Technological singularity - the trans-Pacific submarine cable

Submarine cables have to cross things like the Mariana Trench.

If you asked most people when the first submarine communications cable crossed the Pacific, I suspect most would guess sometime in the 1970s, as a replacement for satellite links.

They're much older than that ...
Submarine communications cable - Wikipedia, the free encyclopedia

The first attempt at laying a transatlantic telegraph cable was promoted by Cyrus West Field, who persuaded British industrialists to fund and lay one in 1858. However, the technology of the day was not capable of supporting the project, it was plagued with problems from the outset, and was in operation for only a month. Subsequent attempts in 1865 and 1866 with the world's largest steamship, the SS Great Eastern, used a more advanced technology and produced the first successful transatlantic cable...

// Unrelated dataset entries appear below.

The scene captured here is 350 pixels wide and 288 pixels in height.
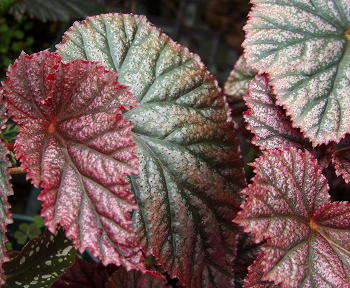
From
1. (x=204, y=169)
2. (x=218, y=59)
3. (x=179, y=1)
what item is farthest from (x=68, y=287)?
(x=179, y=1)

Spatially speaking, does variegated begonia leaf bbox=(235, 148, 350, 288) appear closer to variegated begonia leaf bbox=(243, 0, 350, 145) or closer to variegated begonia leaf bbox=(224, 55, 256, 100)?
variegated begonia leaf bbox=(243, 0, 350, 145)

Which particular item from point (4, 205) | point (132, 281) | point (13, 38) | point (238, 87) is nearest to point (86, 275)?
point (132, 281)

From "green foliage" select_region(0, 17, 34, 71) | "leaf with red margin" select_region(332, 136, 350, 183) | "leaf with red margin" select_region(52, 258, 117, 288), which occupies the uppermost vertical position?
"green foliage" select_region(0, 17, 34, 71)

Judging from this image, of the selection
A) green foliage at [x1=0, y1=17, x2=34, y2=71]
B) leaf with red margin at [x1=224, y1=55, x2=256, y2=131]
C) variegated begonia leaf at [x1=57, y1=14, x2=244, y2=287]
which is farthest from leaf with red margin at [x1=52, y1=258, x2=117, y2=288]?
green foliage at [x1=0, y1=17, x2=34, y2=71]

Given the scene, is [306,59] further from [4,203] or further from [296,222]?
[4,203]

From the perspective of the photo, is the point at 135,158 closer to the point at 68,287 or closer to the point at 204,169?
the point at 204,169

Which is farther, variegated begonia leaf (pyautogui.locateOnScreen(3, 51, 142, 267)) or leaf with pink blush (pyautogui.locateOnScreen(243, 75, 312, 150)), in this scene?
leaf with pink blush (pyautogui.locateOnScreen(243, 75, 312, 150))

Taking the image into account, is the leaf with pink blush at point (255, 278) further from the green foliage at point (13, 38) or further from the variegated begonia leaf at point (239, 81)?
the green foliage at point (13, 38)
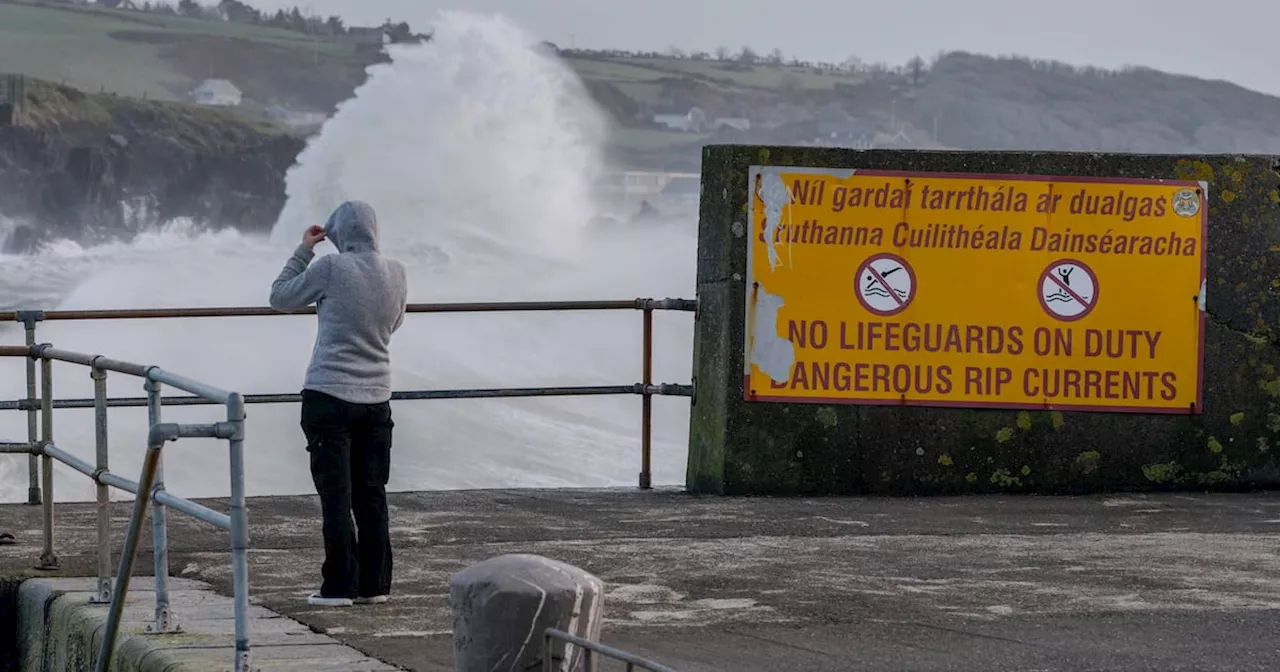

... Submarine cable across the Pacific ... was completed in 1902–03, linking the US mainland to Hawaii in 1902 and Guam to the Philippines in 1903...
The American civil war, ended in 1865. Forty years later there was a telegraph cable across the Pacific.

It's hard for me to fathom how much the world was changing between 1845 and 1914. I suppose the closest thing today would have to be the rise of China, but that modern rise does not include any comparable technological transformations.

I don't imagine our Future Shock could compare to theirs.